Heute kamen wir wieder vor zehn los. Der Spitzstein war unser Ziel. Beim Aufstieg zum Spitzsteinhaus mussten wir wieder lehmige Matschabschnitte bewältigen. Die Schuhe werden davon ganz glatt und rutschen schneller auf Steinen. Ich machte mir Sorgen um den Abstieg. Nach anderthalb Stunden erreichten wir das Spitzsteinhaus. Hier werden wir nächste Woche auf der Chiemgauer Runde eine Nacht schlafen. Wir machten nur eine Trinkpause und liefen weiter auf den Spitzstein.
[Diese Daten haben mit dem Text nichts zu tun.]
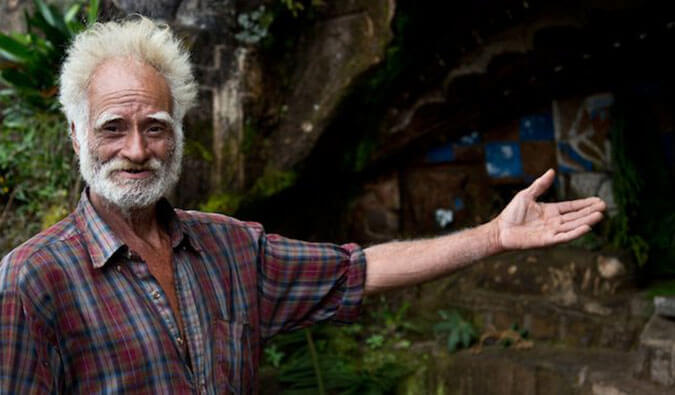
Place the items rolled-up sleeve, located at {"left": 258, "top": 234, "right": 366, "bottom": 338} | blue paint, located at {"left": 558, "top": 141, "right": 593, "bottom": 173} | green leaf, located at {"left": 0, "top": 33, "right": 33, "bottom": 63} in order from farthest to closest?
blue paint, located at {"left": 558, "top": 141, "right": 593, "bottom": 173}
green leaf, located at {"left": 0, "top": 33, "right": 33, "bottom": 63}
rolled-up sleeve, located at {"left": 258, "top": 234, "right": 366, "bottom": 338}

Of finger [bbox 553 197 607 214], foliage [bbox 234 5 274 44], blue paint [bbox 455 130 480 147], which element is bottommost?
finger [bbox 553 197 607 214]

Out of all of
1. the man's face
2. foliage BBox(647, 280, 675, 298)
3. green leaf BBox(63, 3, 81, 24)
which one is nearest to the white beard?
the man's face

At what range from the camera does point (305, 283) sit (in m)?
2.10

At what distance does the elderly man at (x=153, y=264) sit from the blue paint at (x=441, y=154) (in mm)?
3254

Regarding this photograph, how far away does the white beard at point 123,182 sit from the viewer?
176 centimetres

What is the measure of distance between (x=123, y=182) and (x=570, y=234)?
3.51ft

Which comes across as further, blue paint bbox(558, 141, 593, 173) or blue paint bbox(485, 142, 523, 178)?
blue paint bbox(485, 142, 523, 178)

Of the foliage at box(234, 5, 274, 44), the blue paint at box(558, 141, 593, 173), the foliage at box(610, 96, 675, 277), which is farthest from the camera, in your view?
the blue paint at box(558, 141, 593, 173)

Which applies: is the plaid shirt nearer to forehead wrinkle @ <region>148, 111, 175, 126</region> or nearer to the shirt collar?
the shirt collar

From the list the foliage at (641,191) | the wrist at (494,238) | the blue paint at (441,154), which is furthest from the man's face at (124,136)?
the blue paint at (441,154)

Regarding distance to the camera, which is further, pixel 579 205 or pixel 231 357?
pixel 579 205

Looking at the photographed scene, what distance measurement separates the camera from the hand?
199cm

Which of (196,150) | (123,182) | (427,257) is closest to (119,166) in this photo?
(123,182)

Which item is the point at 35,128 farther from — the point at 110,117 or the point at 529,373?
the point at 110,117
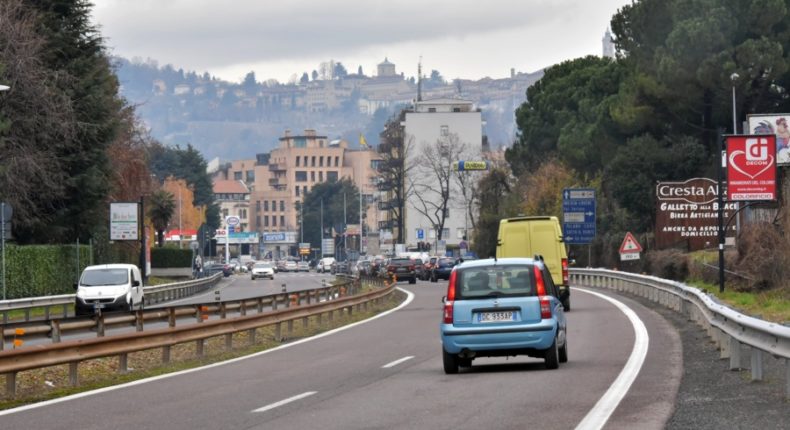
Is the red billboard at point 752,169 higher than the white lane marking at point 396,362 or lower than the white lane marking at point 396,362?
higher

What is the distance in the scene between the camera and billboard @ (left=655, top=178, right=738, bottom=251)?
55.0 m

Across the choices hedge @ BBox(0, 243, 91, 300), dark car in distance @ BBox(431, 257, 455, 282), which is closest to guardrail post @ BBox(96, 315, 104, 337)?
hedge @ BBox(0, 243, 91, 300)

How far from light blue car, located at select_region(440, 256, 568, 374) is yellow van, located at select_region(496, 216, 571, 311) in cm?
1959

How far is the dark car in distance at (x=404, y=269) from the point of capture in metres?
82.2

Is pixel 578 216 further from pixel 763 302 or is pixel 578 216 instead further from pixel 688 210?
pixel 763 302

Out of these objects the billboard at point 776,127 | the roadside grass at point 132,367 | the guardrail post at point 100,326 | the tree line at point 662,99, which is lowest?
the roadside grass at point 132,367

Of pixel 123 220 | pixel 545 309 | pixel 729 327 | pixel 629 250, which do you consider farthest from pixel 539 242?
pixel 123 220

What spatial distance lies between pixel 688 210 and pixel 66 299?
23.2 m

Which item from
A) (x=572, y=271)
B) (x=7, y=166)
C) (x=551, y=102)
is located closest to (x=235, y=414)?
(x=7, y=166)

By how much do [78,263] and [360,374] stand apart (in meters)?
42.6

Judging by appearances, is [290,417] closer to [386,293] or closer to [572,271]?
[386,293]

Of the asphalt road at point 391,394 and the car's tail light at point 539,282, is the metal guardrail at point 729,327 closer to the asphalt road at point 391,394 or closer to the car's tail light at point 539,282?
the asphalt road at point 391,394

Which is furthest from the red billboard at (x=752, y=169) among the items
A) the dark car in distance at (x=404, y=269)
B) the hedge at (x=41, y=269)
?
the dark car in distance at (x=404, y=269)

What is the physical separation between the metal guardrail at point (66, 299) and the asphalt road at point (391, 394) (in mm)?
14488
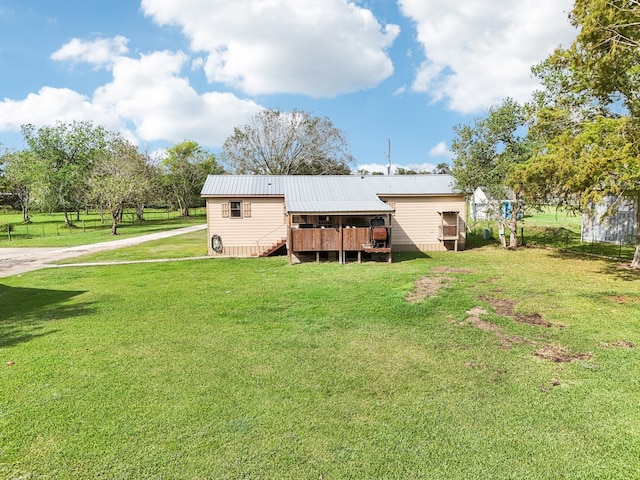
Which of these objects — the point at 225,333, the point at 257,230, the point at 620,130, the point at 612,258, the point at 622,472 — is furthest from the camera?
the point at 257,230

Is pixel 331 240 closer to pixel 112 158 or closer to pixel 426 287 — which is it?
pixel 426 287

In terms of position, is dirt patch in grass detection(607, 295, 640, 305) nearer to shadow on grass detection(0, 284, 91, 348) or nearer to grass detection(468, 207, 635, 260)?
grass detection(468, 207, 635, 260)

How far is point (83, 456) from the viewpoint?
3.82m

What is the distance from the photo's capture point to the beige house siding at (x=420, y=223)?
65.3 ft

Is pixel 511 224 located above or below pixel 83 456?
above

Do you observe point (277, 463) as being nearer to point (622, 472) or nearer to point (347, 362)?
point (347, 362)

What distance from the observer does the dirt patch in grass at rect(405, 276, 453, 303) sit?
394 inches

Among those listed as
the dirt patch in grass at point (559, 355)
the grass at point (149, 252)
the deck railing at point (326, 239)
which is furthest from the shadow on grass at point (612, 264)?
the grass at point (149, 252)

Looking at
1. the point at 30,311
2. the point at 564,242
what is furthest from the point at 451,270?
the point at 30,311

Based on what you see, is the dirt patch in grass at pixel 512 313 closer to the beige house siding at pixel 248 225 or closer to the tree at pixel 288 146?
the beige house siding at pixel 248 225

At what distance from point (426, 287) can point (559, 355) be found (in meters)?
5.06

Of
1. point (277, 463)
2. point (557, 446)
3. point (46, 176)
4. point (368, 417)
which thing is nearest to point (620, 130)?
point (557, 446)

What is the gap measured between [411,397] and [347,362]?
4.36 feet

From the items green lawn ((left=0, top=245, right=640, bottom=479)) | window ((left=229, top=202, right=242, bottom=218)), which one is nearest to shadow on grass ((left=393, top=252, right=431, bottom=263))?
green lawn ((left=0, top=245, right=640, bottom=479))
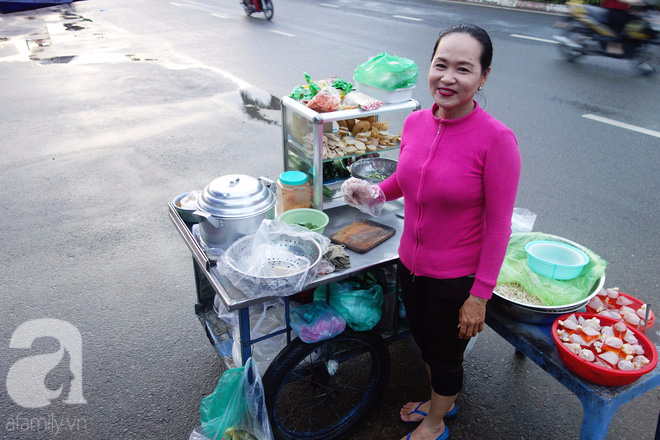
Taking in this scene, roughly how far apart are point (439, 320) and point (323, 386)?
2.47 feet

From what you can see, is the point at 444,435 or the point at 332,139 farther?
the point at 332,139

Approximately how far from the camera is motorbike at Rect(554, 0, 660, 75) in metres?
8.07

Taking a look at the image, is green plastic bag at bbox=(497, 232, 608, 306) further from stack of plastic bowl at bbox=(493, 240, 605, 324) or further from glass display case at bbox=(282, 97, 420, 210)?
glass display case at bbox=(282, 97, 420, 210)

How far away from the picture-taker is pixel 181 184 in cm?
487

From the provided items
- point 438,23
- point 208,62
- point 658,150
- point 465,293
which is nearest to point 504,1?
point 438,23

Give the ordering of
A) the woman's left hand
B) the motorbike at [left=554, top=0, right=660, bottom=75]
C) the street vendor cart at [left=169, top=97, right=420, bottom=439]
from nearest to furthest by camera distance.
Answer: the woman's left hand → the street vendor cart at [left=169, top=97, right=420, bottom=439] → the motorbike at [left=554, top=0, right=660, bottom=75]

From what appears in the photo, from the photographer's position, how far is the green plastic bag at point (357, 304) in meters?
2.23

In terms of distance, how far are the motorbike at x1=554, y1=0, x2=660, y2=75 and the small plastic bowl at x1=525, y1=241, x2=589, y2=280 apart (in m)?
7.30

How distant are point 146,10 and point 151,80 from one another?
860 cm

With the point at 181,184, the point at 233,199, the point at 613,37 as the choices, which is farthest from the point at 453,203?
the point at 613,37

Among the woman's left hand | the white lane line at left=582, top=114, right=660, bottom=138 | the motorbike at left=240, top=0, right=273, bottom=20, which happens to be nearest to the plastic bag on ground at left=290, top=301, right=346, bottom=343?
the woman's left hand

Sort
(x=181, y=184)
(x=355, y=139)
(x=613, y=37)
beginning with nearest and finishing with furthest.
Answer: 1. (x=355, y=139)
2. (x=181, y=184)
3. (x=613, y=37)

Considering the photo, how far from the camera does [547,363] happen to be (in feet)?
6.27

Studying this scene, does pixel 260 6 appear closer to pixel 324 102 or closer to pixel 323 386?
pixel 324 102
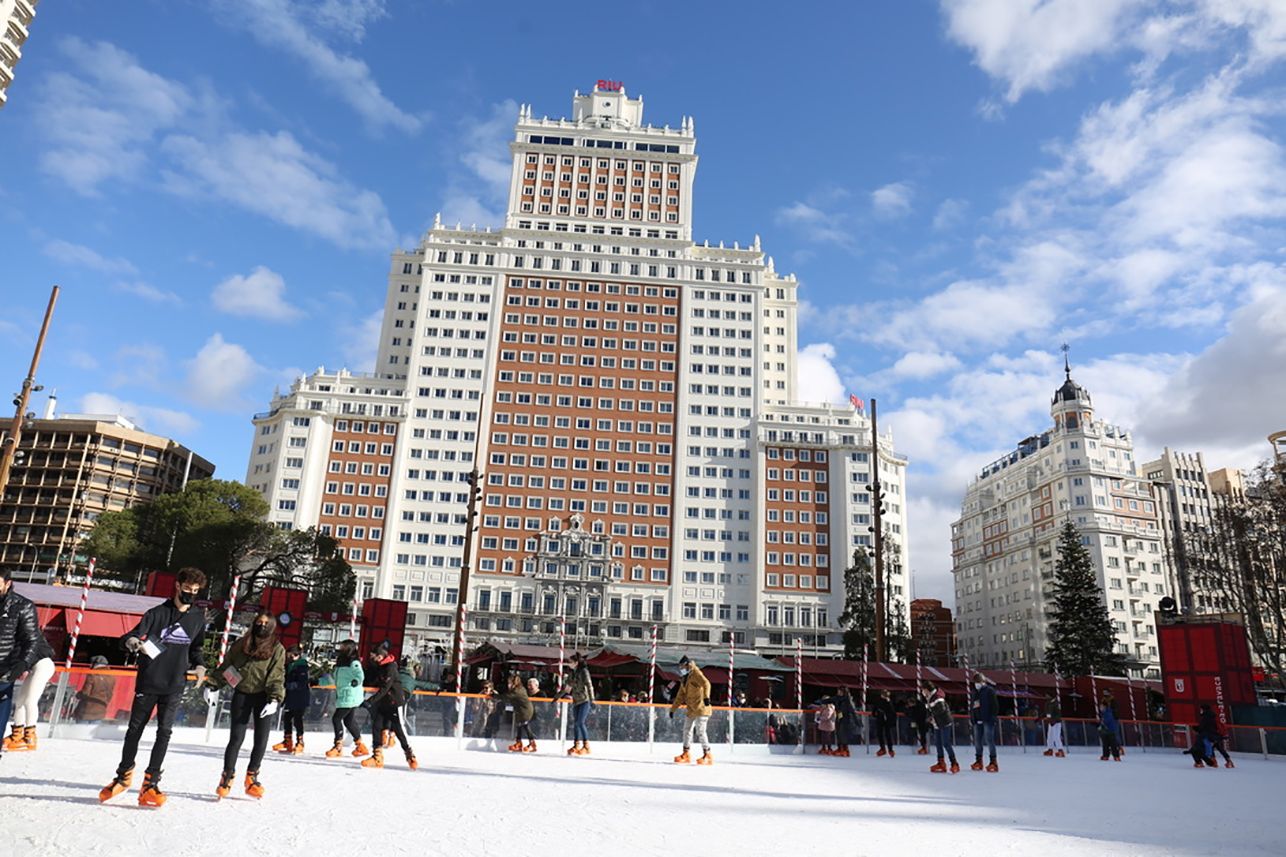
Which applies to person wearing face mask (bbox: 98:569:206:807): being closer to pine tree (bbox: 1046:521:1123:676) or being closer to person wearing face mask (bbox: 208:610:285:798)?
person wearing face mask (bbox: 208:610:285:798)

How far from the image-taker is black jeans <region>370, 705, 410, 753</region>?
37.7 ft

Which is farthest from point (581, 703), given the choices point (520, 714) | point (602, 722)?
point (602, 722)

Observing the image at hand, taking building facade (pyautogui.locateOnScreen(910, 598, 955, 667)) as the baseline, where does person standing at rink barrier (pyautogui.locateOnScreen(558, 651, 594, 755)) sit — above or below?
below

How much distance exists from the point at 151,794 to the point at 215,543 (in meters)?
57.9

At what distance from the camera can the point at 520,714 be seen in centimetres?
1769

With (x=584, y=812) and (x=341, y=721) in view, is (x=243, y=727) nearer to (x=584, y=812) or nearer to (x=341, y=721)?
(x=584, y=812)

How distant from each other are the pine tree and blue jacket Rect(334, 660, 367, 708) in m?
65.6

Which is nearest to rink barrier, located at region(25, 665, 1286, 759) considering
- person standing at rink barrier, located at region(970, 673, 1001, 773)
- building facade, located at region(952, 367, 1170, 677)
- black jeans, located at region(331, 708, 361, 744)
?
black jeans, located at region(331, 708, 361, 744)

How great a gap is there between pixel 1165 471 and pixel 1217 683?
3697 inches

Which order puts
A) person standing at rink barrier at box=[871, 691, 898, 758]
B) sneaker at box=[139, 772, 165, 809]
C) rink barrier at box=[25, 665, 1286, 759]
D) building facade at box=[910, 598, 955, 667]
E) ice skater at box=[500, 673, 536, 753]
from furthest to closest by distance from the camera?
building facade at box=[910, 598, 955, 667]
person standing at rink barrier at box=[871, 691, 898, 758]
ice skater at box=[500, 673, 536, 753]
rink barrier at box=[25, 665, 1286, 759]
sneaker at box=[139, 772, 165, 809]

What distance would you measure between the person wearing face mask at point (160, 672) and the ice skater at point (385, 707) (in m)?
4.25

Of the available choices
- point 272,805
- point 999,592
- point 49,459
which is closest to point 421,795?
point 272,805

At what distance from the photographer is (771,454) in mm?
90875

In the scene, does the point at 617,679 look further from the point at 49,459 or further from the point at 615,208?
the point at 49,459
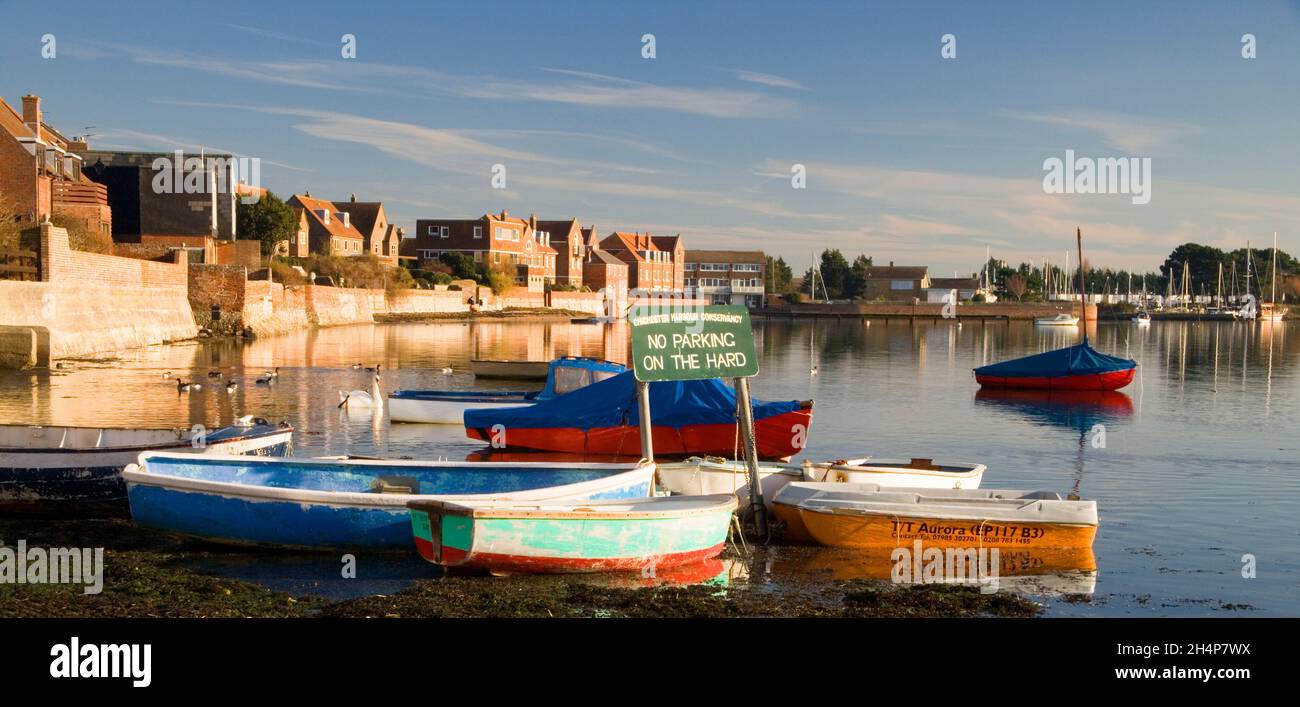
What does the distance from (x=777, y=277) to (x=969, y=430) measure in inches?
5889

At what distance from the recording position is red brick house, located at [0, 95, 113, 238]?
52.4 m

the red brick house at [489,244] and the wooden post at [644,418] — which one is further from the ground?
the red brick house at [489,244]

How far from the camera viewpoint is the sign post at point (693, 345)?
1520 cm

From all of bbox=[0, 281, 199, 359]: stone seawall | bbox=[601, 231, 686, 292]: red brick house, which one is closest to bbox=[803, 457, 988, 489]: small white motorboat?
bbox=[0, 281, 199, 359]: stone seawall

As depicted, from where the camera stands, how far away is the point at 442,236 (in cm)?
12494

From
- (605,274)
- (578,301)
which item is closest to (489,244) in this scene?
(578,301)

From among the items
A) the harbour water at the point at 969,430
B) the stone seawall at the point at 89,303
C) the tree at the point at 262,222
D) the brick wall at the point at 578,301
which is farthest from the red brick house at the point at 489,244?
the stone seawall at the point at 89,303

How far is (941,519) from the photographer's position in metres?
14.7

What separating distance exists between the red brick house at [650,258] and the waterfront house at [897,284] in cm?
3023

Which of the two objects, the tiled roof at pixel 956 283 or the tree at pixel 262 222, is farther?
the tiled roof at pixel 956 283

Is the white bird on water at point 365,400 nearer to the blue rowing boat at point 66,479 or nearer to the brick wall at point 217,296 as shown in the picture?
the blue rowing boat at point 66,479

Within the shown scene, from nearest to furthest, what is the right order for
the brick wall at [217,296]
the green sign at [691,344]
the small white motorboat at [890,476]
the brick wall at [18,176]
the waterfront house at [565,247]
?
the green sign at [691,344] → the small white motorboat at [890,476] → the brick wall at [18,176] → the brick wall at [217,296] → the waterfront house at [565,247]
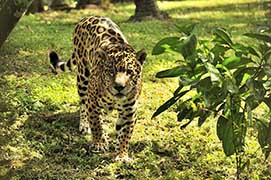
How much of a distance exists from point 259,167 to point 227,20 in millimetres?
9827

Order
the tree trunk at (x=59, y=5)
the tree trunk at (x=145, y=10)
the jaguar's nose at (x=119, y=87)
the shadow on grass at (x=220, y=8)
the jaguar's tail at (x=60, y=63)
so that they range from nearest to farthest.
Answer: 1. the jaguar's nose at (x=119, y=87)
2. the jaguar's tail at (x=60, y=63)
3. the tree trunk at (x=145, y=10)
4. the tree trunk at (x=59, y=5)
5. the shadow on grass at (x=220, y=8)

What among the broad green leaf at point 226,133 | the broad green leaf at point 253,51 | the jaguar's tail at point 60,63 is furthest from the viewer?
the jaguar's tail at point 60,63

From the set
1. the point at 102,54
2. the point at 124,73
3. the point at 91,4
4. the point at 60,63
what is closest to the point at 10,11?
the point at 102,54

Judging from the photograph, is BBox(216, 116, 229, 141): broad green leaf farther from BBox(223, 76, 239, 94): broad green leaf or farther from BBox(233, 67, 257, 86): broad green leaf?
BBox(223, 76, 239, 94): broad green leaf

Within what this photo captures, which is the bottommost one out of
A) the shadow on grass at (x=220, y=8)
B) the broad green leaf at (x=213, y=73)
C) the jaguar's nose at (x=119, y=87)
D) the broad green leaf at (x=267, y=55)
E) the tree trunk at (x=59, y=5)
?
the shadow on grass at (x=220, y=8)

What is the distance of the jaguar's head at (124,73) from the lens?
5.69 meters

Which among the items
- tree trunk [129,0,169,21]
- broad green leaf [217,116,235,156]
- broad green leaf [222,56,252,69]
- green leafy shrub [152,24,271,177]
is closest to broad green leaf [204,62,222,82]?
green leafy shrub [152,24,271,177]

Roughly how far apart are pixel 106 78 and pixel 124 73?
24cm

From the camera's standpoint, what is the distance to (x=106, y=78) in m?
5.85

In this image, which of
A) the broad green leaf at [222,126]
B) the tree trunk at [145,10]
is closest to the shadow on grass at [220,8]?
the tree trunk at [145,10]

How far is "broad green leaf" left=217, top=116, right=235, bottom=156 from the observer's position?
15.1ft

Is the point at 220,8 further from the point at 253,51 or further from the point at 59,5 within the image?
the point at 253,51

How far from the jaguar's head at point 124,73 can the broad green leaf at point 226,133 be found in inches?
51.4

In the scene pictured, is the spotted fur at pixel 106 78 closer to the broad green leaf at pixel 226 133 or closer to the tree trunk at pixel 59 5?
the broad green leaf at pixel 226 133
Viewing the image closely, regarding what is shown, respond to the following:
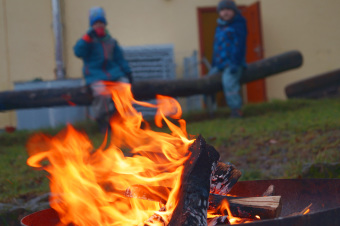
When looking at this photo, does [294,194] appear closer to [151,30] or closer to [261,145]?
[261,145]

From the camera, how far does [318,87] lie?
30.8 ft

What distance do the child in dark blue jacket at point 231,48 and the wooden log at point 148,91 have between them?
0.24 m

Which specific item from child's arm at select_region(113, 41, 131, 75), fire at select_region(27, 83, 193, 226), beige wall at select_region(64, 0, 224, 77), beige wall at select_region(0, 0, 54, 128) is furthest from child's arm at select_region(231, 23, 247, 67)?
fire at select_region(27, 83, 193, 226)

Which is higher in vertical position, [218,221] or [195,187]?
[195,187]

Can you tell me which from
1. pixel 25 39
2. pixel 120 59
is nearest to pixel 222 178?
pixel 120 59

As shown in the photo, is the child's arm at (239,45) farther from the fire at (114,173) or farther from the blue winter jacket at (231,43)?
the fire at (114,173)

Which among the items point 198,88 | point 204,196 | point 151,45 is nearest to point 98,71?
point 198,88

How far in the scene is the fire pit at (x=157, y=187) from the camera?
6.66 feet

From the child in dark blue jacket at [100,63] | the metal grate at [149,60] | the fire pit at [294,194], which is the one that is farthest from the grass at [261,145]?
the metal grate at [149,60]

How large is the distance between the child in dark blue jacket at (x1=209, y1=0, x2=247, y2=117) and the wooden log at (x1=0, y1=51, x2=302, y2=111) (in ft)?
0.78

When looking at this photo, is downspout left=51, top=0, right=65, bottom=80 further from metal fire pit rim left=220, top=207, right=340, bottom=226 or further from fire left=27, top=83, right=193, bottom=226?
metal fire pit rim left=220, top=207, right=340, bottom=226

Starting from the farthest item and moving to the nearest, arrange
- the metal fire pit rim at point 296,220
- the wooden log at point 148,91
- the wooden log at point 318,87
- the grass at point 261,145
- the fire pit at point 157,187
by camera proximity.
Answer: the wooden log at point 318,87
the wooden log at point 148,91
the grass at point 261,145
the fire pit at point 157,187
the metal fire pit rim at point 296,220

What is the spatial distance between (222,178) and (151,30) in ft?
27.7

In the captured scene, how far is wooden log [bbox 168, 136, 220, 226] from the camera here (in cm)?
191
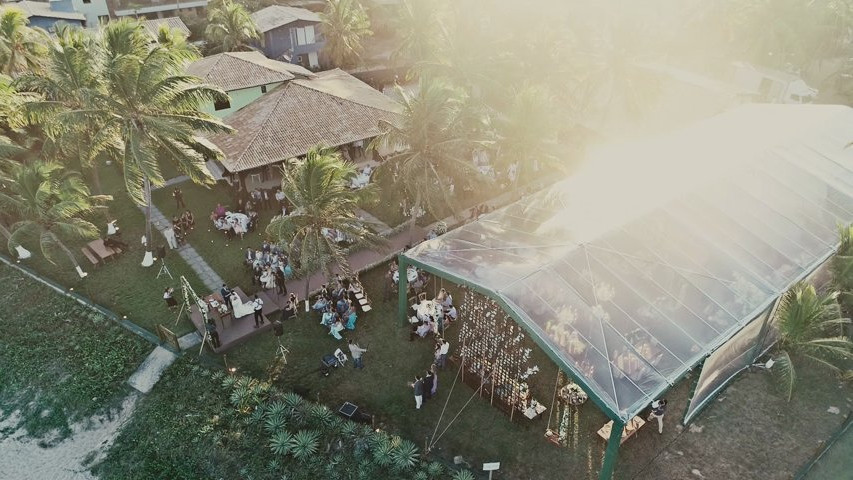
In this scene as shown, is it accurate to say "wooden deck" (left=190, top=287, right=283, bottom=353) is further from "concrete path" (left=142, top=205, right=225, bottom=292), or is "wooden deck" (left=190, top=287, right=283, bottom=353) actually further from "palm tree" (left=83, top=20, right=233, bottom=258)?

Den erreichten wir nach weiteren anderthalb Stunden ziemlich erschöpft. Die Aussicht war toll. Wir konnten bis zum Chiemsee gucken. Abwärts ging besser als erwartet. Einkehr in die Altkasenalm oberhalb des Spitzberghauses auf eine Blaubeermilch, einen g’spritzten Johann und ein großes Stück Pflaumenkuchen.

Da wir anders runtergehen wollten als wir hochgekommen waren, wunderten wir uns, dass der wegweiser auf der Erde lag, dachten uns aber erstmal nichts dabei. Etwas später fiel uns ein, dass unsere Vermieterin von einem gesperrten Weg auf den Spitzstein gesprochen hatte. Wir liefen trotzdem weiter, verloren zwischendurch den Weg, aber dank komot und klingelnder Kühe fanden wir zurück nach Sachrang. Viel trockener war der Weg auch nicht. Insgesamt haben wir heute 840 Höhenmeter und 10,9 km gemacht. Jetzt summen unsere Beine.